(Recorded data)
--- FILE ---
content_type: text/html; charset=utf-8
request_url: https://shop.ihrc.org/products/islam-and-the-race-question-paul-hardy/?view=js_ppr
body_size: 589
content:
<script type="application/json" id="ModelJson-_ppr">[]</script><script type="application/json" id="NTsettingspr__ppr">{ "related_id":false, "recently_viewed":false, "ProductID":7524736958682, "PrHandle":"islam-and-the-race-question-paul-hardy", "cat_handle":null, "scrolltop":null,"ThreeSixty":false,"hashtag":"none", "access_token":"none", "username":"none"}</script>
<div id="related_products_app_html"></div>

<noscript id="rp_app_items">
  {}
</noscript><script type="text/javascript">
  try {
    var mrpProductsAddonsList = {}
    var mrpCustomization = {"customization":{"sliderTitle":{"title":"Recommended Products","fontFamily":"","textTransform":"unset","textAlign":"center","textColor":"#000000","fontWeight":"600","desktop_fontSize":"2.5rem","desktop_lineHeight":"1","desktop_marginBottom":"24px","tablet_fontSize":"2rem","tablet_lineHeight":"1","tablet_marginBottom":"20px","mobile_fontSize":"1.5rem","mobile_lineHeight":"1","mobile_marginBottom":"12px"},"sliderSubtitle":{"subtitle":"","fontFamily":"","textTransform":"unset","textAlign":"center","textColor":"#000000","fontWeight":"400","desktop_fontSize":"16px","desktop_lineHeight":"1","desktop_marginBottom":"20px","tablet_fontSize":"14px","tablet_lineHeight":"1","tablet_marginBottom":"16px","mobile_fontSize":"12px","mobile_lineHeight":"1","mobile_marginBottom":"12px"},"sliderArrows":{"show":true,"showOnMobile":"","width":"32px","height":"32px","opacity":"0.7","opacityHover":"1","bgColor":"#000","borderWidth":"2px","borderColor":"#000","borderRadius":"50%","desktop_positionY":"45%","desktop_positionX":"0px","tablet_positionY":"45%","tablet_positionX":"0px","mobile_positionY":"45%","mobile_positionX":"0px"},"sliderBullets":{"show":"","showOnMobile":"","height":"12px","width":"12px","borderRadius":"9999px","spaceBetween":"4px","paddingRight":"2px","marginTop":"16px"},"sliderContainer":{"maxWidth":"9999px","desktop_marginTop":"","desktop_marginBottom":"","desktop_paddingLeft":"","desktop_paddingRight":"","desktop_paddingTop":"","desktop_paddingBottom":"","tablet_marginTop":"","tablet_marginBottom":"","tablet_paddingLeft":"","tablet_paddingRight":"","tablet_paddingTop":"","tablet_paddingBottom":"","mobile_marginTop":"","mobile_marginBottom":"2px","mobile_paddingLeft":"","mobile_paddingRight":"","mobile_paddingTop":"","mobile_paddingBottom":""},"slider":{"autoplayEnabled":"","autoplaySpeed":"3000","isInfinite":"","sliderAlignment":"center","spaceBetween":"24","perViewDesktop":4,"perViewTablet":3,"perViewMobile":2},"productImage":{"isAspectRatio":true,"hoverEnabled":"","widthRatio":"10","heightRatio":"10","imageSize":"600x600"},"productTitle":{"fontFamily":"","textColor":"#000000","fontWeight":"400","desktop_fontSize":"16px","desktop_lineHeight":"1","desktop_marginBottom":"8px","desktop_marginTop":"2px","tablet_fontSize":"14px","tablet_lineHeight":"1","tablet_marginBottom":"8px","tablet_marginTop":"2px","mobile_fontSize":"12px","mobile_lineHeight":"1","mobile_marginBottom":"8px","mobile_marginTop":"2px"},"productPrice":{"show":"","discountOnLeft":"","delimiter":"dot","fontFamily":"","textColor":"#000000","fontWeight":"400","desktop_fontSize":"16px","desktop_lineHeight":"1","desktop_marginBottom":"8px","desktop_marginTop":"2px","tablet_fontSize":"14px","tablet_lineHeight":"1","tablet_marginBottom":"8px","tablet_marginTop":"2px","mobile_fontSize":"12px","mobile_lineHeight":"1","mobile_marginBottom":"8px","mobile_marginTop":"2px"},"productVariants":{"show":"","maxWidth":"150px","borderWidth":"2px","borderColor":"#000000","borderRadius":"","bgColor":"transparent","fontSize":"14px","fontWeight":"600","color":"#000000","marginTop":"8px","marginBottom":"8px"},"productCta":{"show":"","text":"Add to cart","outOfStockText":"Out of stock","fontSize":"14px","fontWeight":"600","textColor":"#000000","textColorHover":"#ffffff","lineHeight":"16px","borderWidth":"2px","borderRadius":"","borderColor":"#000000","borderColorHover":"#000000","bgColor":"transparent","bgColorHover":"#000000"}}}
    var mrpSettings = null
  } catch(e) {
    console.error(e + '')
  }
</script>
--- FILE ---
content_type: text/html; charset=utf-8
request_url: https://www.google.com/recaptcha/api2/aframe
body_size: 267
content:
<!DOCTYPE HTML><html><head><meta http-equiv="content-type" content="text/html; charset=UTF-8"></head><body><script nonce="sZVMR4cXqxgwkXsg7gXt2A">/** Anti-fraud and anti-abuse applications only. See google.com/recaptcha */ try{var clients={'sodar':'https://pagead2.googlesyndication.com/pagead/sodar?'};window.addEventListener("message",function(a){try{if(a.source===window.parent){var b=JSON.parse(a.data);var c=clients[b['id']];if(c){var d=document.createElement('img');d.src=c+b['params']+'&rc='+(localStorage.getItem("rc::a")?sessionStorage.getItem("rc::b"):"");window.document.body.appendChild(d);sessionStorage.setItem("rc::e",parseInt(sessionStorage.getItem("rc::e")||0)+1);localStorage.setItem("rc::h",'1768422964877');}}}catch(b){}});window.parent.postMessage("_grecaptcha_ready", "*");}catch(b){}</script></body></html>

EXERCISE REQUIREMENTS: Search the data for "noscript". Copy every matching line.

RESPONSE TO THIS EXERCISE:
<noscript id="rp_app_items">
</noscript><script type="text/javascript">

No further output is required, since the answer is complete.